▸ GOAL OF THE EXERCISE: Rewrite all of the material below, replacing every "green hill" with "grassy hill" and leaving everything else unchanged. Omit the pictures from your answer.

▸ EXTRACTED ENTRIES:
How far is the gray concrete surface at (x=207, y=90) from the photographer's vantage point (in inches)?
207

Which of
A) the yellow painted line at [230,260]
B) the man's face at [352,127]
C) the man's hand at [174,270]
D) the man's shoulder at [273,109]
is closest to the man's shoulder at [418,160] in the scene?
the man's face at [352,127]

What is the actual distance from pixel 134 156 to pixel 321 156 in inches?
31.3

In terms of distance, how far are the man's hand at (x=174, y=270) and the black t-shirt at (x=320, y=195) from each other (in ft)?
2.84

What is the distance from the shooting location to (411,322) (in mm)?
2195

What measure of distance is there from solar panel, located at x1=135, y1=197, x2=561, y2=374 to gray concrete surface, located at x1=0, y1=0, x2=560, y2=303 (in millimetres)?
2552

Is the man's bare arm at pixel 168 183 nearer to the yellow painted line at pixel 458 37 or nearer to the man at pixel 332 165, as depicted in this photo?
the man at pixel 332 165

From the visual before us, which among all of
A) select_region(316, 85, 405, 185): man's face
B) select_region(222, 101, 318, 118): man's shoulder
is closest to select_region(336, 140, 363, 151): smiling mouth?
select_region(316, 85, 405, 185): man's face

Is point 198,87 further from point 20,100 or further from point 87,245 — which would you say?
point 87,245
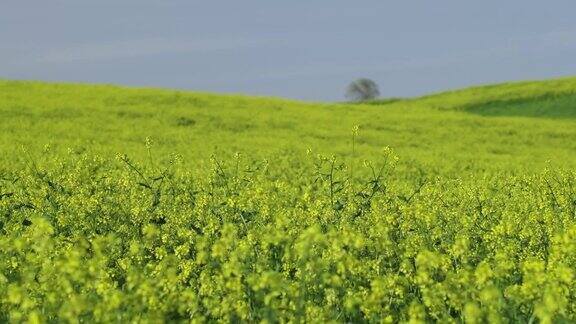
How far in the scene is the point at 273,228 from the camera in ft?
24.6

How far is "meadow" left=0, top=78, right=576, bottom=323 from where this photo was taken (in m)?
4.88

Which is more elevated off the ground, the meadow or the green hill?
the meadow

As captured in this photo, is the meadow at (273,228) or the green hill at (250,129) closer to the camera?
the meadow at (273,228)

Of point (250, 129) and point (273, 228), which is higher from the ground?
point (273, 228)

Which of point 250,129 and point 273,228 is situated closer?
point 273,228

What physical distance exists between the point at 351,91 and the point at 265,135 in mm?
110645

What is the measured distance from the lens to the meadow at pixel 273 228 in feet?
16.0

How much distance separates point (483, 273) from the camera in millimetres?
4676

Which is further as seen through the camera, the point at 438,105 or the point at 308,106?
the point at 438,105

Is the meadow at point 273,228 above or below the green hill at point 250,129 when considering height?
above

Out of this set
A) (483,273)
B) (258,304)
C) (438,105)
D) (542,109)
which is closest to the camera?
(483,273)

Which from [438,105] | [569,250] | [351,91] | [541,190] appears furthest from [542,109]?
[351,91]

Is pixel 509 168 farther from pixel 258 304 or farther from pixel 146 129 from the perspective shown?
pixel 258 304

▸ EXERCISE ANSWER:
How far is the gray concrete surface at (x=207, y=90) from the photographer's vantage point (in inches)?
207

Which of
A) the yellow painted line at [230,260]
B) the man's face at [352,127]
C) the man's hand at [174,270]
D) the man's shoulder at [273,109]
is closest to the man's shoulder at [418,160] in the scene?
the man's face at [352,127]

What is the actual distance from pixel 134 156 to pixel 321 156 in inches?
31.3

In terms of distance, how far are the man's hand at (x=174, y=270) and the black t-shirt at (x=320, y=195) from each other (in ft)?
2.84

What is the distance from the shooting location to (411,322) (in mm)?
2195

What measure of distance is there from solar panel, located at x1=135, y1=197, x2=561, y2=374 to gray concrete surface, located at x1=0, y1=0, x2=560, y2=303 (in millimetres)?
2552

Is the man's bare arm at pixel 168 183 nearer to the yellow painted line at pixel 458 37 or nearer to the man at pixel 332 165, as depicted in this photo?
the man at pixel 332 165

From the visual before us, which among all of
A) select_region(316, 85, 405, 185): man's face
B) select_region(222, 101, 318, 118): man's shoulder
is closest to select_region(336, 140, 363, 151): smiling mouth?
select_region(316, 85, 405, 185): man's face

Is point 198,87 further from point 20,100 or further from point 87,245 — which would you say?
point 87,245
How far in the scene is the point at 273,228 from the camera in ft?
24.6

How far is "meadow" left=0, top=78, right=576, bottom=323 from where this photo was taken (in m)?
4.88

Which is more elevated off the ground, the meadow or the grassy hill?
the meadow

As captured in this photo, is the meadow at (273,228) or the grassy hill at (250,129) closer to the camera?
the meadow at (273,228)

Of point (250, 129) and point (273, 228), which is higher from the ground?
point (273, 228)

Which of point 250,129 and point 273,228 is situated closer?
point 273,228

What physical distance exists between the point at 351,91 and the point at 265,135 in mm?
110645

What is the measured distance from the lens to the meadow at pixel 273 228 in feet?
16.0

How much distance separates point (483, 273) from the camera in millimetres?
4676

Which is further as seen through the camera, the point at 438,105 or the point at 308,106?
the point at 438,105

Is the meadow at point 273,228 above or below the grassy hill at point 250,129 when considering height?
above

Out of this set
A) (483,273)
B) (258,304)
C) (438,105)
D) (542,109)
which is closest to the camera?
(483,273)

Which from [438,105] | [569,250] | [351,91] | [541,190] appears furthest from [542,109]?
[351,91]

Is pixel 509 168 farther from pixel 258 304 or farther from pixel 146 129 from the perspective shown?
pixel 258 304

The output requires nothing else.